CONJUNTO DE EXERCÍCIOS:
• 1. Por favor, transcreva do discurso o trecho que começa em "Discurso durante a" e termina em "Partido dos Trabalhadores/RS)".
• 2. Diga se cada afirmação abaixo está de acordo com o discurso, respondendo sim ou não e citando as palavras dele que decidem a questão. (a) O Conselho de Comunicação Social foi instalado após dez anos de espera. (b) Fernando Bitencourt é o representante dos jornalistas no Conselho. (c) Berenice Isabel é a representante dos artistas no Conselho.

TEXTO DO EXERCÍCIO:
------------------------------

Discurso durante a 88ª Sessão Não Deliberativa, no Senado Federal

Instalação pelo Congresso Nacional do Conselho de Comunicação Social.

Autor
Emília Fernandes (PT - Partido dos Trabalhadores/RS)
Nome completo: Emília Therezinha Xavier Fernandes
Casa
Senado Federal
Tipo
Discurso
Resumo por assunto
TELECOMUNICAÇÃO.:
  • Instalação pelo Congresso Nacional do Conselho de Comunicação Social.
Publicação
Publicação no DSF de 15/06/2002 - Página 12114
Assunto
Outros > TELECOMUNICAÇÃO.
Indexação
  • REGISTRO, INSTALAÇÃO, CONSELHO DE COMUNICAÇÃO SOCIAL, OBJETIVO, CONSTRUÇÃO, POLITICA, TELECOMUNICAÇÃO, COMBATE, MONOPOLIO, AUXILIO, DEMOCRACIA, TRANSPARENCIA ADMINISTRATIVA, CONTROLE, IRREGULARIDADE, VALORIZAÇÃO, ETICA, CULTURA, REDUÇÃO, VIOLENCIA, MEIOS DE COMUNICAÇÃO, APRESENTAÇÃO, RELAÇÃO, MEMBROS.
  • COMENTARIO, HISTORIA, TELECOMUNICAÇÃO, PAIS, EXISTENCIA, TROCA, INTERESSE, CONCESSÃO, LICENÇA, EMISSORA, RADIO, TELEVISÃO, FAVORECIMENTO, EMPRESA, LIGAÇÃO, CONGRESSISTA, GOVERNO.
  • ANALISE, LEGISLAÇÃO, AUTORIZAÇÃO, SERVIÇO, RADIODIFUSÃO, CODIGO BRASILEIRO DE TELECOMUNICAÇÕES, AUSENCIA, CONTROLE, SOCIEDADE, PODER PUBLICO, AGENCIA NACIONAL DE TELECOMUNICAÇÕES (ANATEL), MINISTERIO DAS COMUNICAÇÕES (MC), AUMENTO, CONCESSIONARIA.
  • REGISTRO, DADOS, INSTITUTO BRASILEIRO DE GEOGRAFIA E ESTATISTICA (IBGE), AUMENTO, TELEVISÃO, RADIO, DOMICILIO, POPULAÇÃO, BRASIL, COMENTARIO, ESTUDO, EXISTENCIA, OLIGOPOLIO, TELECOMUNICAÇÃO, MANIPULAÇÃO, OPINIÃO PUBLICA.

  SENADO FEDERAL SF -

SECRETARIA-GERAL DA MESA

SUBSECRETARIA DE TAQUIGRAFIA 


CONSELHO DE COMUNICAÇÃO

A SRª EMÍLIA FERNANDES (Bloco/PT - RS) - Sr. Presidente, Srªs e Srs. Senadores, neste mês de junho, após dez anos de espera, o Congresso Nacional instalou o Conselho de Comunicação Social. Registramos hoje nossa satisfação com a medida, que constitui um novo marco na Comunicação Brasileira.

São inúmeros os desafios assumidos pelos membros deste Conselho: representante das empresas de rádio, Paulo Machado de Carvalho Neto; das emissoras de TV, Roberto Wagner Monteiro; das empresas de imprensa escrita, Paulo Cabral de Araújo; o engenheiro da área de comunicação social, Fernando Bitencourt; o representante dos jornalistas, Daniel Korlovski; a representante dos artistas, Berenice Isabel, e o representante dos profissionais de cinema e vídeo, Geraldo Pereira dos Santos.

------------------------------

DADOS FORNECIDOS:
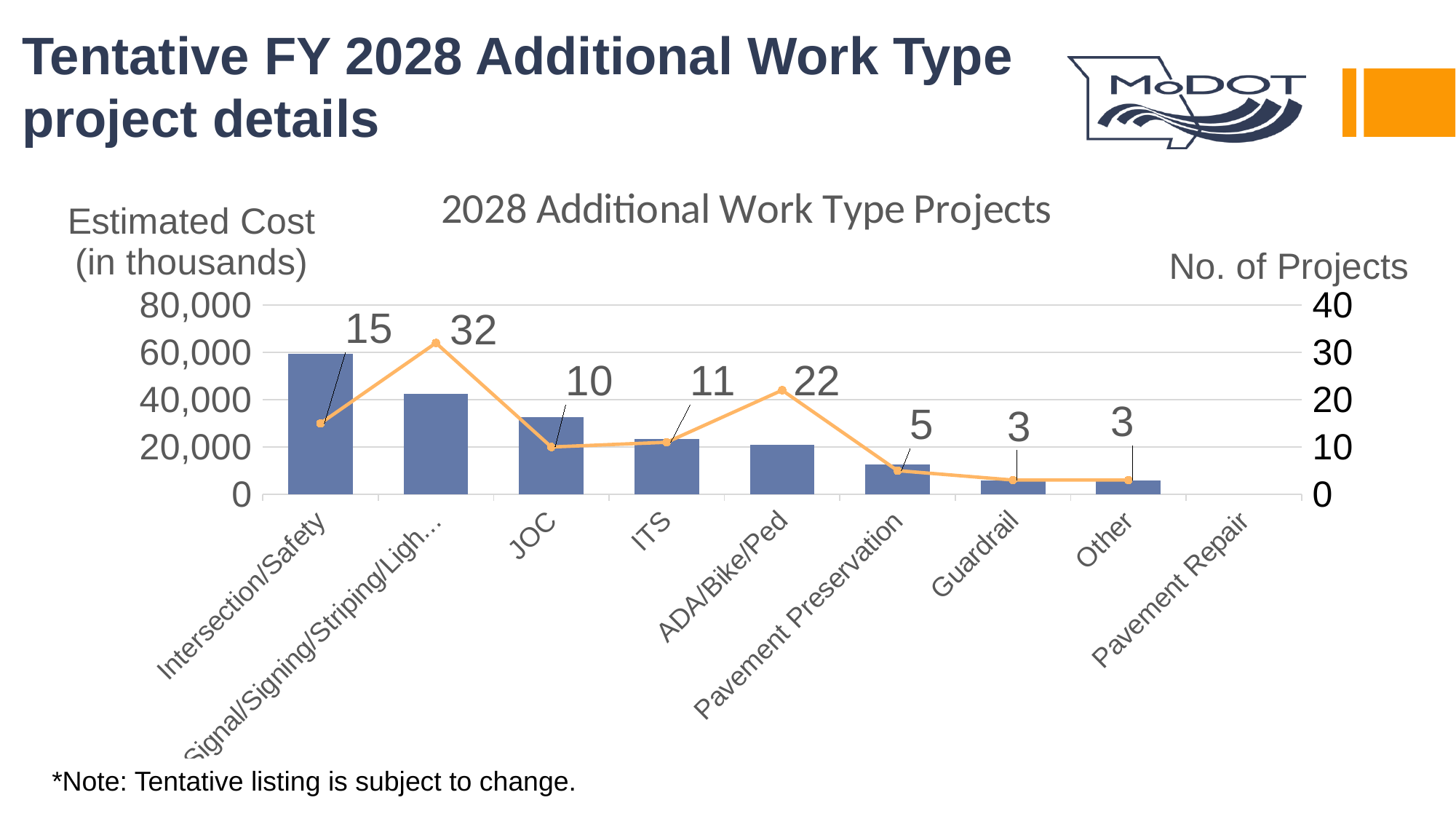
How many projects are shown for ADA/Bike/Ped? 22 Which work type has the tallest estimated cost bar? Intersection/Safety How many projects are shown for Signal/Signing/Striping/Ligh...? 32 How many work type categories are listed on the x axis? 9 What is the title of the right-hand axis? No. of Projects What is the difference between the number of projects for Signal/Signing/Striping/Ligh... and Intersection/Safety? 17 What kind of chart is shown on the slide? A bar chart combined with a line chart Is the estimated cost for Intersection/Safety greater or less than 40,000? greater Which has more projects, JOC or ITS? ITS Is the estimated cost for Pavement Preservation greater or less than 20,000? less How many projects are shown for Guardrail? 3 Which work type has the highest number of projects? Signal/Signing/Striping/Ligh...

------------------------------

RESPOSTAS POR ITEM:
• 1.
Discurso durante a 88ª Sessão Não Deliberativa, no Senado Federal

Instalação pelo Congresso Nacional do Conselho de Comunicação Social.

Autor
Emília Fernandes (PT - Partido dos Trabalhadores/RS)

• 2.
(a) Sim: "após dez anos de espera, o Congresso Nacional instalou o Conselho de Comunicação Social".
(b) Não: "o representante dos jornalistas, Daniel Korlovski".
(c) Sim: "a representante dos artistas, Berenice Isabel".